You look around, and a lot of people have made those choices and crafted their lives to look like the above scenario. If that sincerely is what you want to do, then do it. But I would first gently challenge you to look deep into your heart and ask yourself if you are living an authentic life, or one that has been influenced by these outside societal forces. I don’t think we can ever totally get away from being influenced by society, because we are a tribal community, connected. “No man is an island,” John Donne wrote.
So while we can’t totally get away from the concept that we’ll be more accepted by walking that more traveled path, we can be aware of our tendencies to go along with the status quo, and use that awareness to challenge some of our automatic responses to make them more in alignment with our heart’s desires. What does that mean? At first pass I might say, “I need to continue being on the PTA because that shows I’m a good mother.” That’s solid, right? That’s true, right? But with my current work schedule, it might be taking me over the edge. It might be time to step down from all the volunteering to give other people a chance (as my mom used to say). I have to look at what’s right for me, not what I think I should be doing.
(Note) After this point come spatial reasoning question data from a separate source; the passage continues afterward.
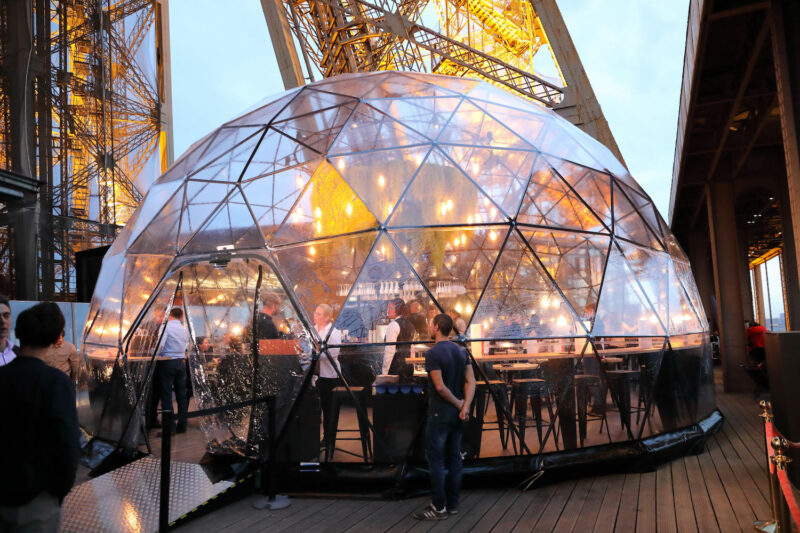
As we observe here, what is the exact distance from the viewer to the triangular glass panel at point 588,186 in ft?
26.0

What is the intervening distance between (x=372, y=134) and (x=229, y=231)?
2376mm

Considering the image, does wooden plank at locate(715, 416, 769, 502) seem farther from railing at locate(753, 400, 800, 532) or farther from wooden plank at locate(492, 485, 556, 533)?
wooden plank at locate(492, 485, 556, 533)

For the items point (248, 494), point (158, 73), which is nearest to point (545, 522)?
point (248, 494)

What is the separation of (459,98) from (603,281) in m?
3.49

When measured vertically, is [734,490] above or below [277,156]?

Let’s talk about keeping a low profile. What that feels like to me is that you’re saying you want to remain more quiet about your beliefs and just live your life without causing a big scene, without drawing attention to yourself or expecting people to adore, admire, affirm, or acknowledge your every “good” deed. I think that’s a good choice for some people, but then there are those, like the Dali Lama, who is a very spiritual man, yet has a very high profile in the world, to help bring about awareness and consciousness. That’s his path.
Only you know if it works for you to walk the more traditional path, or carve your own, or whether you need to keep a low profile or move into the limelight a little more. From an intuitive viewpoint, you definitely tend toward the unique path, but still like being a part of, so there are parts of your life that look traditional, yet some aspects that are really individual. Yes, you’re more low profile, because it’s more important for you just to LIVE your spirituality than to yell it from the mountaintops. It looks like you know yourself well.
As regarding the thought that if you are walking your own path you are being denied the experience of real life and the opportunity to help others, I think you doing what you need to do is your only chance of experiencing “real life,” because it’s YOUR life, so it IS real… to you. You’re not trying to live someone else’s idea of a good life. If you’re living your true life, that’s the only place from which you CAN help others. It’s like saying that you have a great need to save drowning people, but if you’re standing on the shore, you can’t save them. You have to be willing to be in a boat, even if people tell you that you should stay on the land. Do what you need to do, and be where you need to be TO do what you need to do.
You’re doing great – you have integrity, great love for the world, an intuitive understanding of the way things work, and a great need to understand not only yourself but the rest of the world, as well. Keep walking, knowing that you are doing exactly what you need to be doing, when you need to be doing it. You’re walking a less traveled path, but it’s an interesting path that is taking you on an adventure that you wouldn’t want to miss for anything – you took the road less traveled, “and that has made all the difference.”